A couple of months before the National Cathedral fundraiser, on 2nd December 2018, celebrated Ghanaian artist Bright Ackwerh posted a satirical cartoon on his Facebook page that circulated widely. In this piece entitled “KOTIDROL,” fire and smoke are detected in the background representing the protests and voices of dissent against the Cathedral project. President Akufo-Addo (in the middle) is depicted, child-like, desperately clutching a miniature-figure of the Cathedral in case it is taken away from him. Architect David Adjaye (on the right) is pictured casually looking on with his hands folded behind his back and Archbishop Duncan-Williams (left) is perspiring from the heat while clutching the Bible in his left hand. This cartoon has gained much public attention and online viewers are asked to form their own critique of the Cathedral; to think about the alignment of charismatic-Pentecostal politics, the building of the National Cathedral, and the President’s pet project.

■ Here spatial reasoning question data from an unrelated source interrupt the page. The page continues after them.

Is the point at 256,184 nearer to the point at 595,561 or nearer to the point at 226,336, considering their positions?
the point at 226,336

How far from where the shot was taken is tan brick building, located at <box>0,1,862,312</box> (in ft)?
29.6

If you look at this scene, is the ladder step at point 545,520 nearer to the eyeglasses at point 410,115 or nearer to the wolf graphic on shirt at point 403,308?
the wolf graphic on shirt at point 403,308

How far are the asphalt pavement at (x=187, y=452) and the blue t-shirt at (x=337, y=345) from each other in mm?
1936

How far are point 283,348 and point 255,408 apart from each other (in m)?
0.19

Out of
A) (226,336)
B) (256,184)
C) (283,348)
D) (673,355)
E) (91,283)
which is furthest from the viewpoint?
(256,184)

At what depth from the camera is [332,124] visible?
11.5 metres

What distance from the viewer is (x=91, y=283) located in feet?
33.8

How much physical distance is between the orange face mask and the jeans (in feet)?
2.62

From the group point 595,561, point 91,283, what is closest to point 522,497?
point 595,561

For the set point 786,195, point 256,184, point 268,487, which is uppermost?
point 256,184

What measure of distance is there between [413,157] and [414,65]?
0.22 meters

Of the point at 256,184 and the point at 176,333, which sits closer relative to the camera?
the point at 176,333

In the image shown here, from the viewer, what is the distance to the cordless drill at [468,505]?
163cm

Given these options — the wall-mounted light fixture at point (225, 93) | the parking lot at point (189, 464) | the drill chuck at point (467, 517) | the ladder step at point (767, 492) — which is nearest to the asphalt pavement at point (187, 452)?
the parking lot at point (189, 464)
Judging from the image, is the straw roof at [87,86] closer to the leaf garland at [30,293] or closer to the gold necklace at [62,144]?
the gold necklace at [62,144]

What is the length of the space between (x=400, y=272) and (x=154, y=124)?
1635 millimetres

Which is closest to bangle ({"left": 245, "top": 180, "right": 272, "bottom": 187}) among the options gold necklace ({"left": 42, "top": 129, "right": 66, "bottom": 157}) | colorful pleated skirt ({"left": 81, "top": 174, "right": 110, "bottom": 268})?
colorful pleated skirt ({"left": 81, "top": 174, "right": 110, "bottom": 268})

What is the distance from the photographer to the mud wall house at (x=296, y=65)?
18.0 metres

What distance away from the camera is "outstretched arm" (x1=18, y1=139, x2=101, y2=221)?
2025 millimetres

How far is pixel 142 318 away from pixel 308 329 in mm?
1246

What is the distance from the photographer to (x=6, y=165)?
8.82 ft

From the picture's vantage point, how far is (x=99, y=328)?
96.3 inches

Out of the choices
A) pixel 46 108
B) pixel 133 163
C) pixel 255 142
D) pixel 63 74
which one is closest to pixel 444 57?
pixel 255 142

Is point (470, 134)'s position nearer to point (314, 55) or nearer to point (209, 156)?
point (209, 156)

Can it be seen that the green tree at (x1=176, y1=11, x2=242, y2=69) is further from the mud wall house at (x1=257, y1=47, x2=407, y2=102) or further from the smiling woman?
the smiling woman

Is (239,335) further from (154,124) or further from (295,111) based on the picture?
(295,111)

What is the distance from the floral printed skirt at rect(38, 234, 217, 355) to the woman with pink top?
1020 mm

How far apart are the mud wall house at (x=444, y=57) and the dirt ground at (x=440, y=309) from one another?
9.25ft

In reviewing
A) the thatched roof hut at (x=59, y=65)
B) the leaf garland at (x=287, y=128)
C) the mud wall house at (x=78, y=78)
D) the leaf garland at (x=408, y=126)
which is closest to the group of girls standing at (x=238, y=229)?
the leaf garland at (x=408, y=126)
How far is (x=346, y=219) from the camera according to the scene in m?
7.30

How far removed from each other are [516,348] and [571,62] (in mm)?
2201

Photo Credit: KOTIDROL by Bright Ackwerh

Photo Credit: KOTIDROL by Bright Ackwerh

In Ghana, satirical art and music are powerful forces that circumvent national institutions and traditional media agencies. They encourage Ghanaians to participate in a conversation about national politics and to understand the world differently. In my last post, I asked why a secular country like Ghana would choose to build a National Cathedral and compared Ghana’s “Fourth Republic” to a Pentecostal Republic. This modern re-imagining of Ghana as a “Christian country” is not new. Yet this has long-term consequences for its religious minorities and also speaks of a how national history is being remade through the Bible. What is new is the way in which Christianity is being publicly articulated as Ghana’s national identity through the President’s commitment to the building of the Cathedral as a “priority amongst priorities”. What connects all these different pieces of the puzzle together is a neocolonial and neoliberal approach to nation building that few in Ghana have been critical of – it is to these few that I now turn.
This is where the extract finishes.